Much comment has been generated about Western society’s current obsession with appearance, so we are far from happy to report that economists at the University of Texas-Austin claim to have evidence to support the idea that beautiful people in fact are happier, wealthier and generally more successful than their plainer counterparts.
This new study asked participants to reveal their own levels of happiness before their looks were rated either in face-to-face interviews or in photographs. Those placed in the top 15 per cent rated themselves as 10 per cent happier than those rated in the bottom 10 per cent.
It has long been thought that both men and women who most obviously conform to the standard definition of beauty are more successful in interviews and more likely to attract elevated salaries. Their superior appearance also helps them to attract partners who are similarly attractive and high earning.

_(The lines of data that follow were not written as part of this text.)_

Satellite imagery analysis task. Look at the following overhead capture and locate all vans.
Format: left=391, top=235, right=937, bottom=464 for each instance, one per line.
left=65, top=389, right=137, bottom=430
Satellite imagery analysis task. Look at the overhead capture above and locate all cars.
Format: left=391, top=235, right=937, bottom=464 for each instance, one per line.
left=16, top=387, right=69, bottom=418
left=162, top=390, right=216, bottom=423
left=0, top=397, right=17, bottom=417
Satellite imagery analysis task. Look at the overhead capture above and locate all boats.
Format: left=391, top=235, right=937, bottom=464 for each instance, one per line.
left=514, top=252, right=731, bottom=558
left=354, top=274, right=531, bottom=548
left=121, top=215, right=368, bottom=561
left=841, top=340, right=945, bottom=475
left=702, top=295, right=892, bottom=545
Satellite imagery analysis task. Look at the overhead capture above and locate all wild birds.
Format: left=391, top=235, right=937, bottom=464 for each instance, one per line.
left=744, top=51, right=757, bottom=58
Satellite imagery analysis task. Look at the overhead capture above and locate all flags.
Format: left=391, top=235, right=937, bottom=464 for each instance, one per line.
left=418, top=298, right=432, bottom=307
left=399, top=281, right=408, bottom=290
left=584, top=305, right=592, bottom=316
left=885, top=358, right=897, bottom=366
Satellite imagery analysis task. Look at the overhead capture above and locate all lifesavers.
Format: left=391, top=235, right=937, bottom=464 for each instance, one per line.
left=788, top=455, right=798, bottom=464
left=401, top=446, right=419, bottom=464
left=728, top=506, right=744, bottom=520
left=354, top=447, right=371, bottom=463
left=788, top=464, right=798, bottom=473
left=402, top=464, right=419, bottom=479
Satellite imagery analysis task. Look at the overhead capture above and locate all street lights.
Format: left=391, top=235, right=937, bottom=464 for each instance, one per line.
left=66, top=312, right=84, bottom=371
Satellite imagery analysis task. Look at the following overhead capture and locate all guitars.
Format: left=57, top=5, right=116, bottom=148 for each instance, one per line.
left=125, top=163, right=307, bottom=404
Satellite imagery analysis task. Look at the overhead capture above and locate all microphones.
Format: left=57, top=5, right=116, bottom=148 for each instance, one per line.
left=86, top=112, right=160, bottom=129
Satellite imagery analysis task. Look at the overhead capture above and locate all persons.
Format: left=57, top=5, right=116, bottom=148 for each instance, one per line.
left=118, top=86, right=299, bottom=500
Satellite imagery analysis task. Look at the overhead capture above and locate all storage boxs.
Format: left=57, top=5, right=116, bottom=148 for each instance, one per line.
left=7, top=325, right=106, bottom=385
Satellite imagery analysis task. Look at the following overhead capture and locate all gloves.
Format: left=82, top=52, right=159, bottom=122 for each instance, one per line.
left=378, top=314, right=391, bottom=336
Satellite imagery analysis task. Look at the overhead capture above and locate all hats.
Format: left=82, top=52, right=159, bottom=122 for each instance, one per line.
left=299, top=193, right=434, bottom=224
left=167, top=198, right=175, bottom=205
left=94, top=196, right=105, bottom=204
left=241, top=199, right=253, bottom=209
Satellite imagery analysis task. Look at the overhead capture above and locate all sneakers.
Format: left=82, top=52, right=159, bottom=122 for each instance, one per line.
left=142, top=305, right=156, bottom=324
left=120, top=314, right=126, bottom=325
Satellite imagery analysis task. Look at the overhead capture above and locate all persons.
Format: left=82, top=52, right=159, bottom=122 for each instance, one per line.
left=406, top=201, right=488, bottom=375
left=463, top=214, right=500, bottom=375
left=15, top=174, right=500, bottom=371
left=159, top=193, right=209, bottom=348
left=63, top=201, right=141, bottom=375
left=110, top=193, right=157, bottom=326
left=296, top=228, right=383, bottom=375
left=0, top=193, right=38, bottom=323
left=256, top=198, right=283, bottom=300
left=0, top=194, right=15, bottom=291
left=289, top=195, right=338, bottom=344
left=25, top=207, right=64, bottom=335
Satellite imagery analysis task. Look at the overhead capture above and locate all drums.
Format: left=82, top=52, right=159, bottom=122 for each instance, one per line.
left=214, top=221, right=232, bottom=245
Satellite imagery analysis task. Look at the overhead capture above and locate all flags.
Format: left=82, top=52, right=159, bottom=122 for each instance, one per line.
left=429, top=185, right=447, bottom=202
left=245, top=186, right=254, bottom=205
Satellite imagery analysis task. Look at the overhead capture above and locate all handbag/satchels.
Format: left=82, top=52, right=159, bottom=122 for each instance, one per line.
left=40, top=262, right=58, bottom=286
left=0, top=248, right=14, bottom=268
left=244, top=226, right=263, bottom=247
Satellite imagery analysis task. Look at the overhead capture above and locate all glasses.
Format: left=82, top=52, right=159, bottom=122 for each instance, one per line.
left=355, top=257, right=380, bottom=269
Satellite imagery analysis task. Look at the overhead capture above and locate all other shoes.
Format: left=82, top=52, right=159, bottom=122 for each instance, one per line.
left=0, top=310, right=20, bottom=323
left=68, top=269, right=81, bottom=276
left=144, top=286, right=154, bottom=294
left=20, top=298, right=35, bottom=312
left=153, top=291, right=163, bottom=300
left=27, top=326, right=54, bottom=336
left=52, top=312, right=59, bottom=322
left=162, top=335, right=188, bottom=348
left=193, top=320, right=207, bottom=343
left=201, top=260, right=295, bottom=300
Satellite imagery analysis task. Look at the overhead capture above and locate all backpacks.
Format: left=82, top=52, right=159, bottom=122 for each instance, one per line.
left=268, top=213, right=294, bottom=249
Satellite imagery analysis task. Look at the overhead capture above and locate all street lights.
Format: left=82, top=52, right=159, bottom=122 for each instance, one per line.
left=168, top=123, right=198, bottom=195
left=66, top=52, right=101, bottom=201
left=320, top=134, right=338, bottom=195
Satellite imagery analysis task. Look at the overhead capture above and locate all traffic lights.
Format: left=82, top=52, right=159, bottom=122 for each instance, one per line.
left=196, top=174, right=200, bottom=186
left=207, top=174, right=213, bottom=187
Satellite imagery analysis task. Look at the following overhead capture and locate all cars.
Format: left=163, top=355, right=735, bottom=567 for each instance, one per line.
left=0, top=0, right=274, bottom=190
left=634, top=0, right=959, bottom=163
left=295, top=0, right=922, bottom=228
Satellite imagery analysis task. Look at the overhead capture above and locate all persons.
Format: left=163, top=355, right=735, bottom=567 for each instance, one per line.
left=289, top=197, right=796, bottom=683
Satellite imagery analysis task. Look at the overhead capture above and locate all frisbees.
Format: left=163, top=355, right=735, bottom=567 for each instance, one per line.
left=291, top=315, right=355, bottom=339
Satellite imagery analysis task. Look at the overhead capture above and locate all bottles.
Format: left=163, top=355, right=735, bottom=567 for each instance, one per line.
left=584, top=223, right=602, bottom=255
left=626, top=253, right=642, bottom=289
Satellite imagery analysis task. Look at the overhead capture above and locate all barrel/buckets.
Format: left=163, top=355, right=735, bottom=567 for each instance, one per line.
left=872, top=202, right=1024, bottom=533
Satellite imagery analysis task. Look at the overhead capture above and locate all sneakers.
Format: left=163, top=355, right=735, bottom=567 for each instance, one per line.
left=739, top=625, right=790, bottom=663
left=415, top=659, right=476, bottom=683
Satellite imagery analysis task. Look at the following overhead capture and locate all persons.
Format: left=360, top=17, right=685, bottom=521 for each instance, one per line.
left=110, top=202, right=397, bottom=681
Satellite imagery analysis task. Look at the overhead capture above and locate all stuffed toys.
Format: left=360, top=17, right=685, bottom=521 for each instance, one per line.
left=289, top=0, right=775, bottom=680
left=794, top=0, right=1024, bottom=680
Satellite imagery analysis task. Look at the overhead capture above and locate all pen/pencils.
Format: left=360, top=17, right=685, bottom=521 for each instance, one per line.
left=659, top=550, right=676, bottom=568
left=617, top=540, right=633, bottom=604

Daniel Hamermesh of the University of Texas-Austin has studied the subject of beauty for years and is singularly unsurprised by these findings. “For a woman, it just matters to walk down the street being good-looking. It hurts to walk down the street being bad looking,” he says. “For a man, beauty’s direct relation to happiness is not as great. It will give you a better-looking wife, a higher-earning wife and — most important — extra earnings.”
Unfortunately, for those of us who don’t resemble Brad Pitt or Angelina Jolie, the only beauty that matters is the natural sort. Don’t think that you can buy it with cosmetic surgery. “I know all the cosmetics folks and clothes folks say they can make you prettier, but the evidence for it just isn’t there,” Hamermesh states. “It doesn’t help much. … Your beauty is determined to a tremendous extent by the shape of your face, by its symmetry and how everything hangs together.”
Thank goodness we discovered this before being tempted to waste our money on costly Botox treatments!